*** Texte du document ***
Lors de la convocation de tous les patrons de la distribution à Bercy mercredi 30 août, Michel-Edouard Leclerc a d'ailleurs claqué la bise à Alexandre Bompard et Thierry Cotillard. Mais s'est contenté de serrer les mains de tous les autres. Une distinction remarquée par les petits nouveaux Michel Biero, représentant de Lidl, et Vincent Doumerc, directeur général de Franprix, invités tous deux pour la première fois à cette réunion politique. Michel-Edouard Leclerc, avec sa faconde habituelle, a même demandé devant tout le monde qui il était au directeur général de Franprix, désigné la veille par le groupe Casino pour remplacer l'éternel absent Jean-Charles Naouri. Ce qui a provoqué le rire gêné de la ministre du commerce, Olivia Grégoire, autour de la table, où ils se serraient à 15 pour 8 places.
Un fonctionnement paritaire
C'est donc parce qu'ils pèsent, à eux trois, 60 % de la distribution alimentaire française qu'ils ont choisi d'avancer ensemble en éclaireurs avant d'aller convaincre les autres de les rejoindre dans la création du nouveau lobby. Selon nos sources, la nouvelle fédération devrait regrouper toutes les enseignes alimentaires, celles des groupes intégrés comme Casino, Carrefour et Auchan, comme celles des chaînes dites "indépendantes" parce que contrôlées par leurs adhérents comme Système U, Intermarché et E.Leclerc. Les enseignes non alimentaires telles que Decathlon, Darty et Boulanger, qui font actuellement partie de la FCD, ne seraient donc plus les bienvenues.
La gouvernance pourrait être assurée par une présidence tournante de deux ans entre groupes intégrés et indépendants, mais via des patrons emblématiques, avec un secrétaire général qui assurerait le fonctionnement quotidien.
*** Données disponibles ***
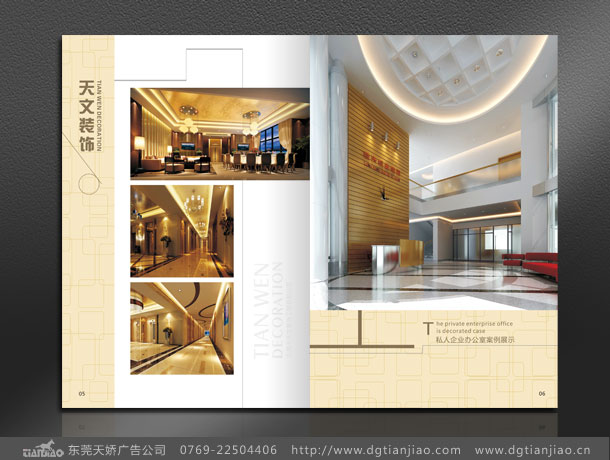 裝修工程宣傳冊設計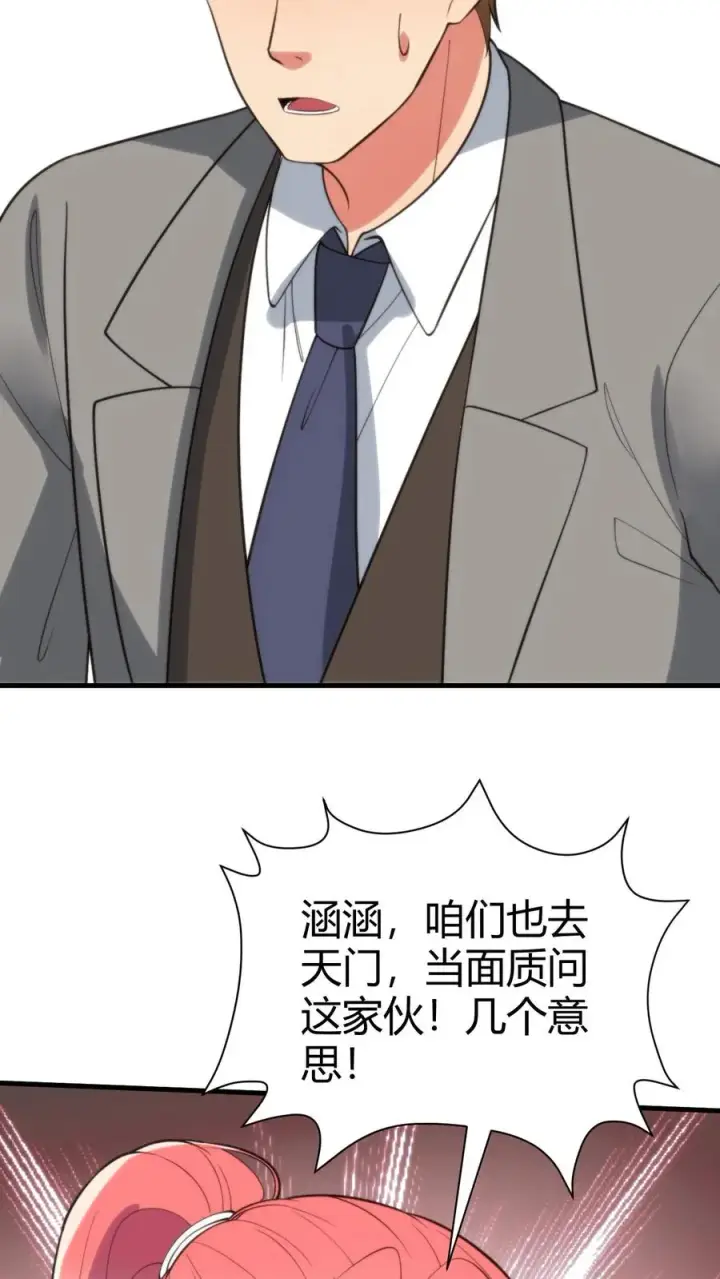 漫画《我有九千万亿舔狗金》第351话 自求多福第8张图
***
◆ **Consigne de travail A**
Indiquez, d'après le texte du document, qui occupe le poste de ministre du commerce.
◆ **Consigne de travail B**
Recopiez le passage du texte du document qui va de « Lors de la convocation » jusqu'à « pour 8 places. » inclus, en y remplaçant « Bercy » par « Matignon ».

◆ **Résultat de l'exercice A**
Olivia Grégoire.

◆ **Résultat de l'exercice B**
Lors de la convocation de tous les patrons de la distribution à Matignon mercredi 30 août, Michel-Edouard Leclerc a d'ailleurs claqué la bise à Alexandre Bompard et Thierry Cotillard. Mais s'est contenté de serrer les mains de tous les autres. Une distinction remarquée par les petits nouveaux Michel Biero, représentant de Lidl, et Vincent Doumerc, directeur général de Franprix, invités tous deux pour la première fois à cette réunion politique. Michel-Edouard Leclerc, avec sa faconde habituelle, a même demandé devant tout le monde qui il était au directeur général de Franprix, désigné la veille par le groupe Casino pour remplacer l'éternel absent Jean-Charles Naouri. Ce qui a provoqué le rire gêné de la ministre du commerce, Olivia Grégoire, autour de la table, où ils se serraient à 15 pour 8 places.